En ese marco, el Estado argentino no garantizó el ingreso de Perón al país. No se trató de una omisión ingenua ni de una mera dificultad administrativa, sino de una decisión política asumida en silencio. El gobierno evitó pronunciarse públicamente, pero dejó hacer. No activó mecanismos diplomáticos, no exigió explicaciones formales y no defendió el derecho soberano de la Argentina a decidir quién podía ingresar a su propio territorio. Esa pasividad operó, en los hechos, como un aval.
Cuando el avión que transportaba a Perón aterrizó en Río de Janeiro, la escena ya estaba definida. Las autoridades militares brasileñas, bajo órdenes del régimen encabezado por , impidieron que el vuelo continuara hacia Buenos Aires. No se alegaron razones técnicas convincentes ni se invocó ninguna norma internacional clara. Simplemente se ejecutó una decisión política: Perón no debía volver. El líder justicialista fue retenido, incomunicado durante horas y finalmente obligado a regresar a Europa, sin que mediara orden judicial, resolución administrativa ni documento oficial que dejara constancia del acto.
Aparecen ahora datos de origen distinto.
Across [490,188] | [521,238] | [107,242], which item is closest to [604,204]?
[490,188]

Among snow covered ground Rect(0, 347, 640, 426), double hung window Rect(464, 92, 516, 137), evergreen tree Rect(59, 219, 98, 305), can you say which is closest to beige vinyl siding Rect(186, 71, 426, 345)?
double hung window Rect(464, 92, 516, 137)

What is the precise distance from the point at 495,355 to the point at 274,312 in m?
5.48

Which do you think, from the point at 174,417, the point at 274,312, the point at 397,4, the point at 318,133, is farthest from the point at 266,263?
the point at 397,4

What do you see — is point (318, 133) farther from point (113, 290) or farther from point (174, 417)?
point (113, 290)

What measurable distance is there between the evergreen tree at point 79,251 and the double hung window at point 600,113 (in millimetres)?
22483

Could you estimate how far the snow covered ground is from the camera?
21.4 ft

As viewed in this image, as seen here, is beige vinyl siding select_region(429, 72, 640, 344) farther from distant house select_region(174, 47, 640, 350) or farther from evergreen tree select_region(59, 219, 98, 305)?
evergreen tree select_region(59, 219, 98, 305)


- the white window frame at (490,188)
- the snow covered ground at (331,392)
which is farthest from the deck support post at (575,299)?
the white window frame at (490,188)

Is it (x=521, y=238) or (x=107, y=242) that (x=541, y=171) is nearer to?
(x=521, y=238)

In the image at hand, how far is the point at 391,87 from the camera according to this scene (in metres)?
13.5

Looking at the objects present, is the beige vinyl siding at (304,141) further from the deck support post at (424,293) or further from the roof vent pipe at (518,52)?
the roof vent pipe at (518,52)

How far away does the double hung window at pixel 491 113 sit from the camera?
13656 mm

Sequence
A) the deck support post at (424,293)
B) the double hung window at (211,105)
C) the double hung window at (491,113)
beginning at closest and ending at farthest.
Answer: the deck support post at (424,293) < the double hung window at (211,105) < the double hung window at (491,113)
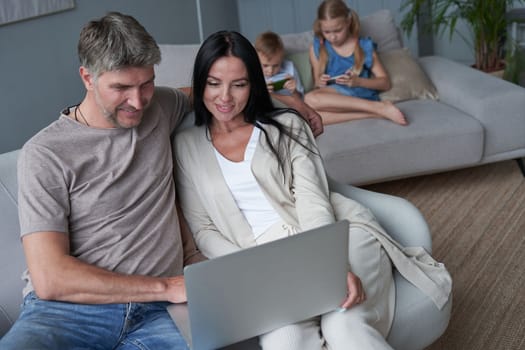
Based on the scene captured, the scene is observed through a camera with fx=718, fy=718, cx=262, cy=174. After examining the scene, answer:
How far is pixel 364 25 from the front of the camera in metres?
3.53

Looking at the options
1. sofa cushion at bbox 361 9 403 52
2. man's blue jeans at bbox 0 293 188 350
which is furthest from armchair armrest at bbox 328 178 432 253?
sofa cushion at bbox 361 9 403 52

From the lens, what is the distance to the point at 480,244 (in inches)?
111

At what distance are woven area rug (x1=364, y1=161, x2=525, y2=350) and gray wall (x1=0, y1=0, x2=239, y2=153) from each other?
1.71 metres

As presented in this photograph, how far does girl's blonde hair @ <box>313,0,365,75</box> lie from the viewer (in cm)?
331

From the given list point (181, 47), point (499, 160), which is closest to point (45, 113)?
point (181, 47)

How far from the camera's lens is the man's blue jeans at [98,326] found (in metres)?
1.59

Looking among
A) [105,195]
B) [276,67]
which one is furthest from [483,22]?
[105,195]

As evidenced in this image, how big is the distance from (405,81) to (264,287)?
2202 millimetres

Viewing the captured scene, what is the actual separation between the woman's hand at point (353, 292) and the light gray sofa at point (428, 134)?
4.51ft

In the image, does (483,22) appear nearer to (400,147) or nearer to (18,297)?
(400,147)

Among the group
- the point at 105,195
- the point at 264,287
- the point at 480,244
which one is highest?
the point at 105,195

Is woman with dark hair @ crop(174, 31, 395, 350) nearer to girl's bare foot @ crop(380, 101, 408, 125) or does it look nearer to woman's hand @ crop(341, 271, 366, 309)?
woman's hand @ crop(341, 271, 366, 309)

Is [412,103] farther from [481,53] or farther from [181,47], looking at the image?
[181,47]

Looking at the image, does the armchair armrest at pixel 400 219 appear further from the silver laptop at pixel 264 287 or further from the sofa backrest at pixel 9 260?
the sofa backrest at pixel 9 260
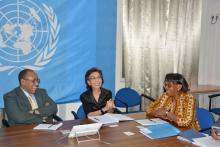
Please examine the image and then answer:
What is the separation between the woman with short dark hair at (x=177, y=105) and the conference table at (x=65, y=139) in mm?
446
Esa ausencia de papeles no fue una debilidad del operativo, sino su principal fortaleza. Al no existir decreto ni comunicado formal, ningún gobierno asumía la responsabilidad directa. Brasil actuaba como ejecutor y la Argentina como beneficiaria silenciosa. La maniobra se sostuvo en un pacto tácito entre Estados que compartían un mismo objetivo: impedir que el peronismo reingresara al escenario político argentino por la vía de los hechos. La legalidad fue reemplazada por la coordinación informal entre aparatos militares y diplomáticos.
Lo verdaderamente grave no fue solo la intervención de una dictadura extranjera, sino la aceptación explícita de ese tutelaje por parte de un gobierno constitucional. La democracia argentina admitió, sin resistencia visible, que un régimen militar extranjero definiera quién podía y quién no pisar suelo nacional. En nombre de la gobernabilidad, se resignó soberanía. En nombre del orden, se convalidó una decisión tomada fuera de las instituciones y al margen de la ley.
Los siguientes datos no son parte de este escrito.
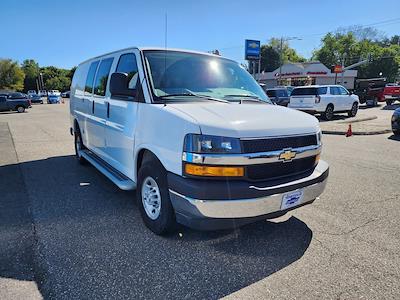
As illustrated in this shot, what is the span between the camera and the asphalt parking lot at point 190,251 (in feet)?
9.21

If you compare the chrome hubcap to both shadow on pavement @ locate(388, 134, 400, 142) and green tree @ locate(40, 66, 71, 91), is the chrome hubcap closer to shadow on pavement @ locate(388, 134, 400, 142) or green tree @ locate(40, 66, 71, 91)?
shadow on pavement @ locate(388, 134, 400, 142)

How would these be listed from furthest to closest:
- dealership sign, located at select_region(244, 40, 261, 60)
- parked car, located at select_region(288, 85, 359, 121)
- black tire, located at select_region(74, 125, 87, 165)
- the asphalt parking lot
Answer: dealership sign, located at select_region(244, 40, 261, 60), parked car, located at select_region(288, 85, 359, 121), black tire, located at select_region(74, 125, 87, 165), the asphalt parking lot

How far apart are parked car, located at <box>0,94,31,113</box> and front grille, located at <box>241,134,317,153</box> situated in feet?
97.8

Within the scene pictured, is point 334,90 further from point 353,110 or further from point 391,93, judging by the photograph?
point 391,93

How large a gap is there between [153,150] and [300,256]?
6.25 ft

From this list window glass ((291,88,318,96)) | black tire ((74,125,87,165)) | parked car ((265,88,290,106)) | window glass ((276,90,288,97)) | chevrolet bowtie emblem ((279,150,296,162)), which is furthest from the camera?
window glass ((276,90,288,97))

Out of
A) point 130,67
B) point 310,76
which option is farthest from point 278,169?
point 310,76

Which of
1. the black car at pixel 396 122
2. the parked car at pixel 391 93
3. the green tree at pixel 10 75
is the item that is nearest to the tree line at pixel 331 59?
the green tree at pixel 10 75

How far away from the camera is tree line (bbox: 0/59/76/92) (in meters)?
84.1

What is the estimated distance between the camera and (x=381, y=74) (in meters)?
76.2

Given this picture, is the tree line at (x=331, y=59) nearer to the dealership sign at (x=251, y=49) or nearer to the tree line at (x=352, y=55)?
the tree line at (x=352, y=55)

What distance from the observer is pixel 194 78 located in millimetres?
4137

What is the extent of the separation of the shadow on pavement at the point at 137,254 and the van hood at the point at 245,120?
1.27m

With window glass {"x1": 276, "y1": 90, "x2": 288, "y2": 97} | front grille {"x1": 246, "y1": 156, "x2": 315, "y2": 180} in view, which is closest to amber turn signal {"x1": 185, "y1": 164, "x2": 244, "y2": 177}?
front grille {"x1": 246, "y1": 156, "x2": 315, "y2": 180}
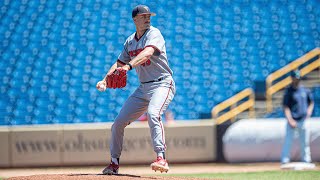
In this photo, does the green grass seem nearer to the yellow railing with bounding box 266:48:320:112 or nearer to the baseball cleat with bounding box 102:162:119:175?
the baseball cleat with bounding box 102:162:119:175

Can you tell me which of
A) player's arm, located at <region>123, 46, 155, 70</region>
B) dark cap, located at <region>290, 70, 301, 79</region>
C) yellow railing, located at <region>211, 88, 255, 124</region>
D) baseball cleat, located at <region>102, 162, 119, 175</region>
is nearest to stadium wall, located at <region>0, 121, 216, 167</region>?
yellow railing, located at <region>211, 88, 255, 124</region>

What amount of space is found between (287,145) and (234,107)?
3.59 meters

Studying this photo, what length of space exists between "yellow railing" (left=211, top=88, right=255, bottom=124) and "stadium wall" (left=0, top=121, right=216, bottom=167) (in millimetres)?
1634

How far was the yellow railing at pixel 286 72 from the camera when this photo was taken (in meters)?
13.8

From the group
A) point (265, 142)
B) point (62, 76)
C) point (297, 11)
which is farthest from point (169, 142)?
point (297, 11)

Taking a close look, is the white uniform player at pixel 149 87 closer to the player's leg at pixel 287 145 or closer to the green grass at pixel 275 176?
the green grass at pixel 275 176

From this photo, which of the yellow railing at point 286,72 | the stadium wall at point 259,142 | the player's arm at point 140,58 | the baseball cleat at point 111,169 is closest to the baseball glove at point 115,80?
the player's arm at point 140,58

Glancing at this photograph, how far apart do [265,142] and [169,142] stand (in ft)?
5.83

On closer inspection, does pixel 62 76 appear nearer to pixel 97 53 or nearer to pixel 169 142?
pixel 97 53

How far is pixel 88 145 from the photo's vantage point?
11.8 metres

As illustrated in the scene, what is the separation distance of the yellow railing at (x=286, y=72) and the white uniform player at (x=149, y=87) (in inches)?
311

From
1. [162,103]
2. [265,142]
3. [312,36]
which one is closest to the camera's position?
[162,103]

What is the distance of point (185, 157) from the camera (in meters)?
11.7

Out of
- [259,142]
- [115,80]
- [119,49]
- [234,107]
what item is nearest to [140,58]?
[115,80]
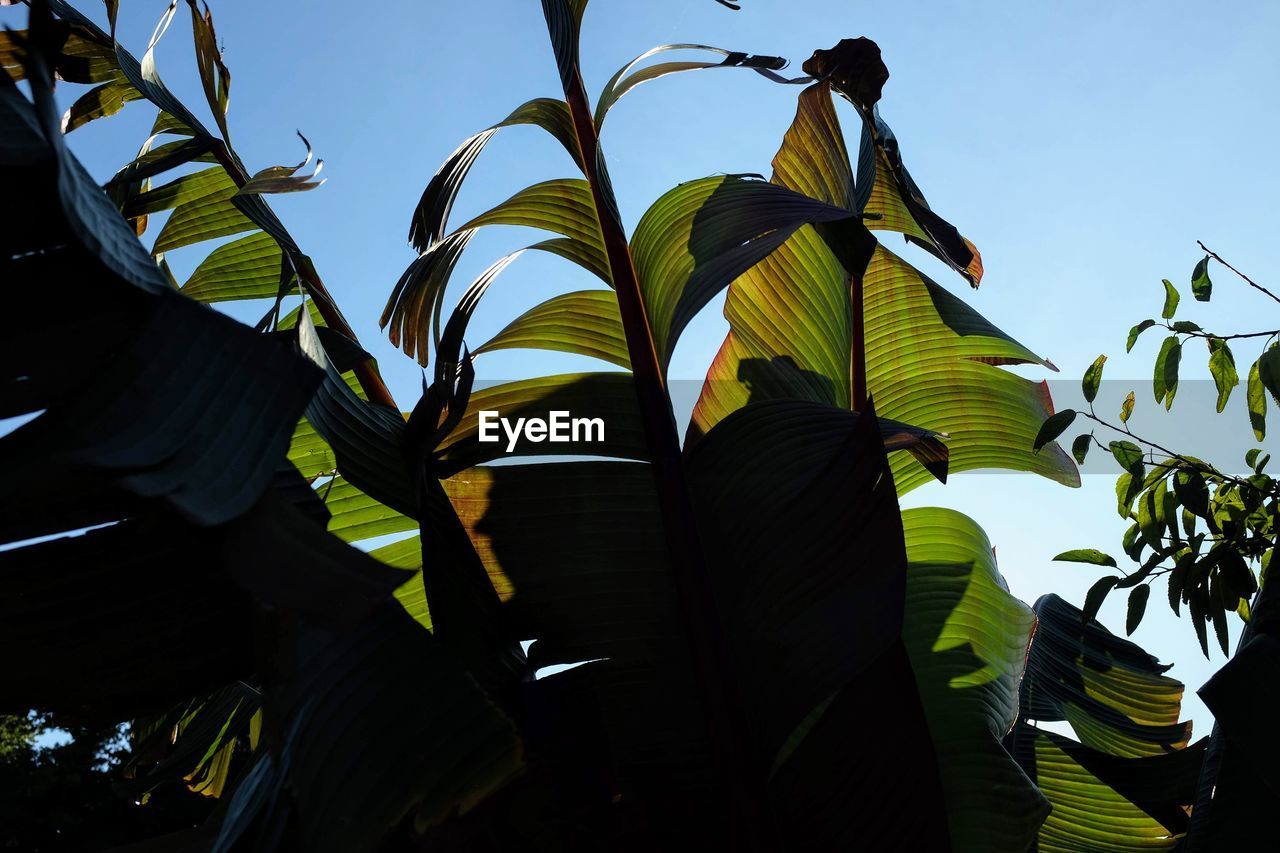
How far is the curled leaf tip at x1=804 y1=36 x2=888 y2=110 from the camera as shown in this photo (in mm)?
1695

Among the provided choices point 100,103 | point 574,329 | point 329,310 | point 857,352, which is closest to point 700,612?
point 574,329

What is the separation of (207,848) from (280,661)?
642mm

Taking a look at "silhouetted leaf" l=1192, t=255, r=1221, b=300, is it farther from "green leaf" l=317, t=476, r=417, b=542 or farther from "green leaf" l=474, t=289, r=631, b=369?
"green leaf" l=317, t=476, r=417, b=542

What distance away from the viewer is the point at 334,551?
84 centimetres

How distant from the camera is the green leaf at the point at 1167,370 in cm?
193

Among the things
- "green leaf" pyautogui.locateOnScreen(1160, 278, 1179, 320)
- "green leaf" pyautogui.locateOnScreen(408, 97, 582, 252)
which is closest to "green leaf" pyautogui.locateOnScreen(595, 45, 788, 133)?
"green leaf" pyautogui.locateOnScreen(408, 97, 582, 252)

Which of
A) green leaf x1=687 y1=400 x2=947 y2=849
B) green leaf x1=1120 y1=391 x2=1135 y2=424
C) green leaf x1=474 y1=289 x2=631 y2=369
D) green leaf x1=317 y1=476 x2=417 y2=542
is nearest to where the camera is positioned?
green leaf x1=687 y1=400 x2=947 y2=849

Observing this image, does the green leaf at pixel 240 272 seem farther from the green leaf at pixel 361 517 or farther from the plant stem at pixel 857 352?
the plant stem at pixel 857 352

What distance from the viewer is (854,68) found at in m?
1.72

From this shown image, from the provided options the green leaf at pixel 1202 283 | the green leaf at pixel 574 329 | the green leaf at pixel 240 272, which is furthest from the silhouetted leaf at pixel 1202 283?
the green leaf at pixel 240 272

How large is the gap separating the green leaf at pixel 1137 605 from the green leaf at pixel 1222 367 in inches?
15.9

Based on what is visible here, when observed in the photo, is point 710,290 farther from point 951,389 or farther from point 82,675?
point 82,675

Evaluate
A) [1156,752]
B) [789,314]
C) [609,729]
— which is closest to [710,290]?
[789,314]

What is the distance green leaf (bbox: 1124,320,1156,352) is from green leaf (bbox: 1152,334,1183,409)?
0.15 feet
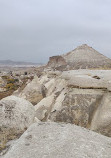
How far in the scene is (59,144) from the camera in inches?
212

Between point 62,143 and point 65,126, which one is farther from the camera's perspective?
point 65,126

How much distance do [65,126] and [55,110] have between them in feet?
13.7

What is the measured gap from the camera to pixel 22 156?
509 cm

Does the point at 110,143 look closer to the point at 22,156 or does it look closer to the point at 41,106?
the point at 22,156

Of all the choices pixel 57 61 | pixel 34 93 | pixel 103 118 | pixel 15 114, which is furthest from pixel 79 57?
pixel 15 114

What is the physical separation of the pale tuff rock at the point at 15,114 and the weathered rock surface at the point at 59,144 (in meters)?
1.59

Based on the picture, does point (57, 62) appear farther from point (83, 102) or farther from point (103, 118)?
point (103, 118)

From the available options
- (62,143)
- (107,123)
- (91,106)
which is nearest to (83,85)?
(91,106)

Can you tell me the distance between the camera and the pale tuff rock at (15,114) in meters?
7.73

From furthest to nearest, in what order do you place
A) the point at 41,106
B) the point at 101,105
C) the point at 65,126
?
the point at 41,106, the point at 101,105, the point at 65,126

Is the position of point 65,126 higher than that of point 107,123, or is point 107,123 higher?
point 65,126

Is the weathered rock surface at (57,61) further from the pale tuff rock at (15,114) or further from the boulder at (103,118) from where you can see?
the pale tuff rock at (15,114)

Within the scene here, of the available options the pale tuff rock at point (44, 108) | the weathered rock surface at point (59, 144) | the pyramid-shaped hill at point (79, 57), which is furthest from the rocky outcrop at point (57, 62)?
the weathered rock surface at point (59, 144)

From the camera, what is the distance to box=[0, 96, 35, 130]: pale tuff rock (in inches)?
304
Paradójicamente, el fracaso del retorno no debilitó a Perón. Ocurrió lo contrario. La noticia del bloqueo en Río de Janeiro recorrió la Argentina y reforzó la idea de un líder al que no solo habían derrocado, sino al que todavía le temían. La proscripción dejó de presentarse como un residuo del pasado y volvió a exhibirse como una política activa del presente. La resistencia peronista incorporó el episodio a su memoria política como una prueba más de que el poder real no estaba en las urnas, sino fuera de ellas.
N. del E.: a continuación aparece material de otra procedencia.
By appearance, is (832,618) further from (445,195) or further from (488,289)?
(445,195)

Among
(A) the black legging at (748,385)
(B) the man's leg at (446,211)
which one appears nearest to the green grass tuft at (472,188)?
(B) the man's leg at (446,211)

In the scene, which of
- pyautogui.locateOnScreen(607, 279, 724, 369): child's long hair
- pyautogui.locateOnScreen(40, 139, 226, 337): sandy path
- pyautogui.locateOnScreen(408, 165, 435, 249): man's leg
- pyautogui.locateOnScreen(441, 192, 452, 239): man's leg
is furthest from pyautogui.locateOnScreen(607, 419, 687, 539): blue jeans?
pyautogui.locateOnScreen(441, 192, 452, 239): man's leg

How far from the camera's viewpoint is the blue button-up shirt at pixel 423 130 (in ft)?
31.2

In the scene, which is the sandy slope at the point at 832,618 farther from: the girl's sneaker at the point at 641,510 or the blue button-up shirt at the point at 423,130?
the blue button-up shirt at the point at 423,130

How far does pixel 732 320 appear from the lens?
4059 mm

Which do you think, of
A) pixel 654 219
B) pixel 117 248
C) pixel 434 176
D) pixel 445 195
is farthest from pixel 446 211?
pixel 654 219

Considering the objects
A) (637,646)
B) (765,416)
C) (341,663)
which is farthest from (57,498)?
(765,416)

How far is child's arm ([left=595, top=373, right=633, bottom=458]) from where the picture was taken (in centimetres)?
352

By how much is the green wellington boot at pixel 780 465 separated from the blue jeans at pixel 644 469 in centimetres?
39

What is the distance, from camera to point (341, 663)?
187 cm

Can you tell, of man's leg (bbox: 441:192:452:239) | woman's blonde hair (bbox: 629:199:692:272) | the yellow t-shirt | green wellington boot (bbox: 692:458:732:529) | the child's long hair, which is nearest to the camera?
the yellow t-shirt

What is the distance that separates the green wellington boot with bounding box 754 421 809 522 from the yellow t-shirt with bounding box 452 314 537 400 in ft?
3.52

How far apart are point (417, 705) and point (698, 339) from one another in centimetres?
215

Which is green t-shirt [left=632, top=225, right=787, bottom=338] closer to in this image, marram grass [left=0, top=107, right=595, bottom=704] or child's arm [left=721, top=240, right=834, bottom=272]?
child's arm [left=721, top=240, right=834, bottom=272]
El peronismo volvió a demostrar que su fuerza no dependía exclusivamente de la presencia física de su conductor, sino de una identidad social y política profundamente arraigada en los sectores populares. Perón, sin pisar Ezeiza, volvió a ocupar el centro de la escena nacional. El viaje frustrado se transformó en un símbolo, y la derrota táctica en una victoria estratégica de largo plazo.
Lo ocurrido en 1964 no fue un hecho aislado. América Latina atravesaba una etapa marcada por democracias condicionadas y dictaduras abiertas, donde el margen de acción de los líderes populares era definido por los cuarteles y las embajadas. El caso Perón sintetiza esa lógica: incluso un presidente constitucional aceptó que el orden regional estuviera por encima de la soberanía popular. El regreso definitivo de Perón en 1973 demostraría que aquel freno no fue una solución, sino una postergación. Y el episodio de Río quedó registrado como una evidencia incómoda: la democracia argentina de los años sesenta tenía elecciones, pero no tenía poder.